Jeudi, Trump a évoqué de nouvelles « discussions » sur une possible fin de la guerre. Selon lui, ces discussions ont atteint « le plus haut niveau de la direction iranienne ». Il a également indiqué que la date et le lieu de la signature d’un accord seraient bientôt annoncés. Il n’a toutefois pas donné plus de détails.

Trump change brusquement de position

« En tant que président des États-Unis, j’ai annulé les attaques et bombardements prévus ce soir sur l’Iran », a écrit Trump sur les réseaux sociaux.

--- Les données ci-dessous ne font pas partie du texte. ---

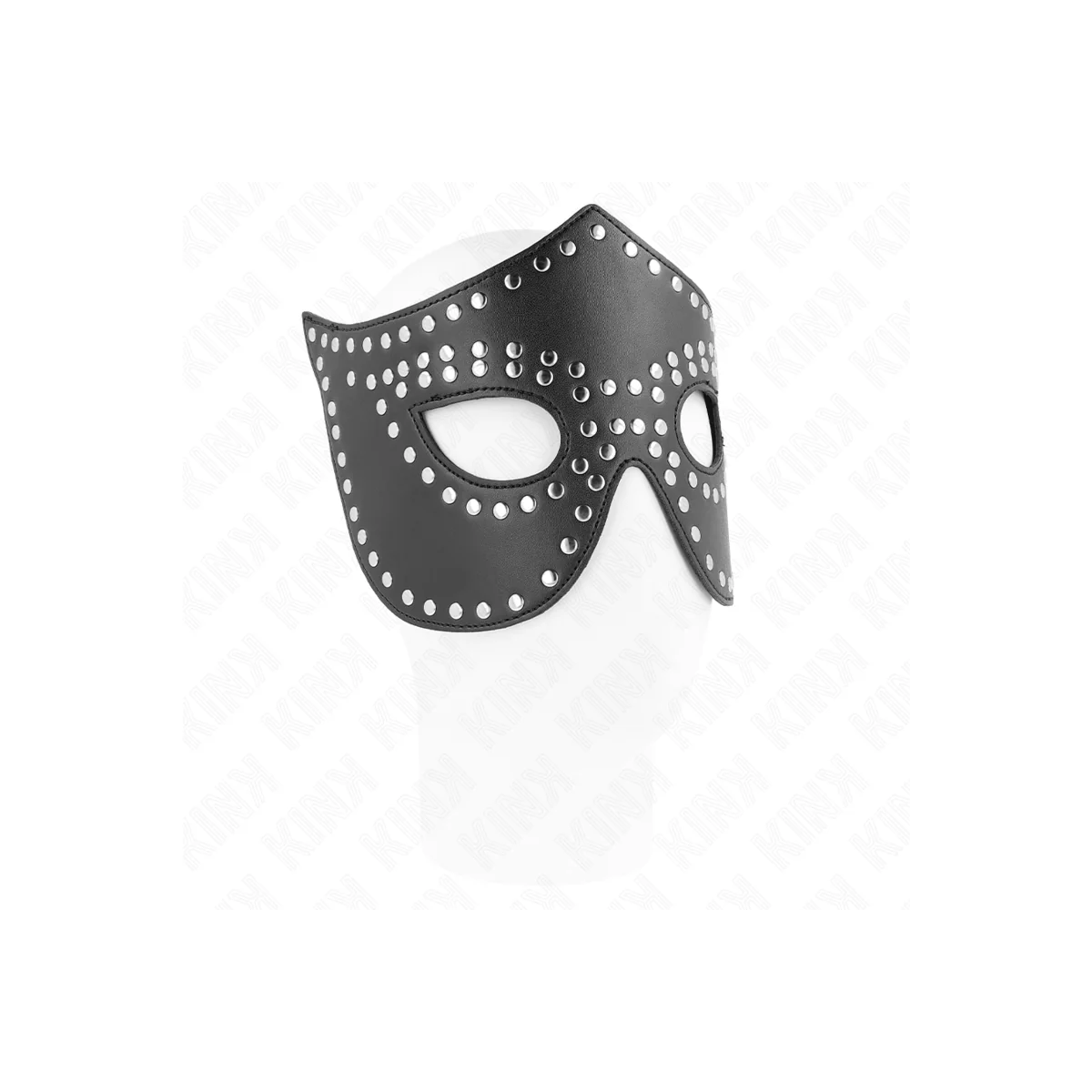 Kunstledermaske mit Nieten Modell 2 30 X 12 cm von Kink Masked Allure kaufen | Fesselliebe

Cette déclaration marque un nouveau tournant dans la série de signaux contradictoires en provenance de la Maison-Blanche. Tantôt Trump avertit d’une action militaire sévère, tantôt il insiste sur la proximité d’un accord de paix. Pour l’instant, aucun de ces scénarios ne s’est concrétisé. Les négociations entre Washington et Téhéran restent bloquées sur des dossiers sensibles, dont le programme nucléaire iranien et des milliards de dollars de fonds iraniens gelés.

Les marchés financiers ont réagi immédiatement à cette nouvelle. Le prix du pétrole a chuté de près de quatre pour cent, faisant repasser le Brent sous la barre des 90 dollars le baril. L’Iran n’a pas encore réagi aux déclarations de Trump.

L’Iran curieusement absent de la liste

Trump a déclaré que les contours d’un accord ont été approuvés par une longue liste de pays, dont les États-Unis, Israël, l’Arabie saoudite, les Émirats arabes unis, le Qatar, la Turquie, le Pakistan, Bahreïn, le Koweït, la Jordanie et l’Égypte.

Étonnamment, il n’a pas mentionné l’Iran comme partie prenante à ces accords. Cela soulève des questions sur l’avancée réelle des négociations et sur la vision que Téhéran a des pourparlers.

Malgré son ton optimiste, Trump a précisé que la pression sur l’Iran ne disparaîtra pas de sitôt. Selon le président, le blocus maritime américain autour du détroit d’Ormuz restera entièrement en vigueur jusqu’à ce qu’un accord définitif soit atteint et signé. Ainsi, l’un des principaux leviers de pression de Washington demeure pour le moment intact.